* [WORK INSTRUCTION]: Produce an exact transcript of all the records.

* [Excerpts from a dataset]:
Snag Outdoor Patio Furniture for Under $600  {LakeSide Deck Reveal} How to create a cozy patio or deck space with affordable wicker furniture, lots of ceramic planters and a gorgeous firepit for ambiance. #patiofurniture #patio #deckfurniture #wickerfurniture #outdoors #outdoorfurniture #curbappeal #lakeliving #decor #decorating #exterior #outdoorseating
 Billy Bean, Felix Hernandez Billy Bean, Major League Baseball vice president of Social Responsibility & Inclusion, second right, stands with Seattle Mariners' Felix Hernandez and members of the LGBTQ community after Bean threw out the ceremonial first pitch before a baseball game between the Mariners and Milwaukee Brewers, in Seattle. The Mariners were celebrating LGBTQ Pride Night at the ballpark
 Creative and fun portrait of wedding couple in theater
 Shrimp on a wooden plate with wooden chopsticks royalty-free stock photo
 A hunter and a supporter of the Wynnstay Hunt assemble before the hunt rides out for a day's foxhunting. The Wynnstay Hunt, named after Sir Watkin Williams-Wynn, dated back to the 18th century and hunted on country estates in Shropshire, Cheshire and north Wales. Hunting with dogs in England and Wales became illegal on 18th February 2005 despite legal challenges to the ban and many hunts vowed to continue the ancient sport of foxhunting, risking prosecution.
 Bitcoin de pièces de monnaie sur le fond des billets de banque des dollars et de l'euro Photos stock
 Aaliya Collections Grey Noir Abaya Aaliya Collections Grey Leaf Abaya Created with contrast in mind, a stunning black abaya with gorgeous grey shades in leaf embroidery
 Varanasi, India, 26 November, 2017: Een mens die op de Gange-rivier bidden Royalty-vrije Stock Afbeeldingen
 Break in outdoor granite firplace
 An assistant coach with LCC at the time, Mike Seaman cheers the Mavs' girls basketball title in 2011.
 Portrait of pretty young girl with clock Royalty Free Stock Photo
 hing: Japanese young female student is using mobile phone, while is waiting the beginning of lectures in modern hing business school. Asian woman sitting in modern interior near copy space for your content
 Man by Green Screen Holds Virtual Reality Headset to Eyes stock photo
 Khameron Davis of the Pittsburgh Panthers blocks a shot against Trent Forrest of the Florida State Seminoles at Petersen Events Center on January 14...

* [EXPECTED ANSWER]:
Snag Outdoor Patio Furniture for Under $600  {LakeSide Deck Reveal} How to create a cozy patio or deck space with affordable wicker furniture, lots of ceramic planters and a gorgeous firepit for ambiance. #patiofurniture #patio #deckfurniture #wickerfurniture #outdoors #outdoorfurniture #curbappeal #lakeliving #decor #decorating #exterior #outdoorseating
 Billy Bean, Felix Hernandez Billy Bean, Major League Baseball vice president of Social Responsibility & Inclusion, second right, stands with Seattle Mariners' Felix Hernandez and members of the LGBTQ community after Bean threw out the ceremonial first pitch before a baseball game between the Mariners and Milwaukee Brewers, in Seattle. The Mariners were celebrating LGBTQ Pride Night at the ballpark
 Creative and fun portrait of wedding couple in theater
 Shrimp on a wooden plate with wooden chopsticks royalty-free stock photo
 A hunter and a supporter of the Wynnstay Hunt assemble before the hunt rides out for a day's foxhunting. The Wynnstay Hunt, named after Sir Watkin Williams-Wynn, dated back to the 18th century and hunted on country estates in Shropshire, Cheshire and north Wales. Hunting with dogs in England and Wales became illegal on 18th February 2005 despite legal challenges to the ban and many hunts vowed to continue the ancient sport of foxhunting, risking prosecution.
 Bitcoin de pièces de monnaie sur le fond des billets de banque des dollars et de l'euro Photos stock
 Aaliya Collections Grey Noir Abaya Aaliya Collections Grey Leaf Abaya Created with contrast in mind, a stunning black abaya with gorgeous grey shades in leaf embroidery
 Varanasi, India, 26 November, 2017: Een mens die op de Gange-rivier bidden Royalty-vrije Stock Afbeeldingen
 Break in outdoor granite firplace
 An assistant coach with LCC at the time, Mike Seaman cheers the Mavs' girls basketball title in 2011.
 Portrait of pretty young girl with clock Royalty Free Stock Photo
 hing: Japanese young female student is using mobile phone, while is waiting the beginning of lectures in modern hing business school. Asian woman sitting in modern interior near copy space for your content
 Man by Green Screen Holds Virtual Reality Headset to Eyes stock photo
 Khameron Davis of the Pittsburgh Panthers blocks a shot against Trent Forrest of the Florida State Seminoles at Petersen Events Center on January 14...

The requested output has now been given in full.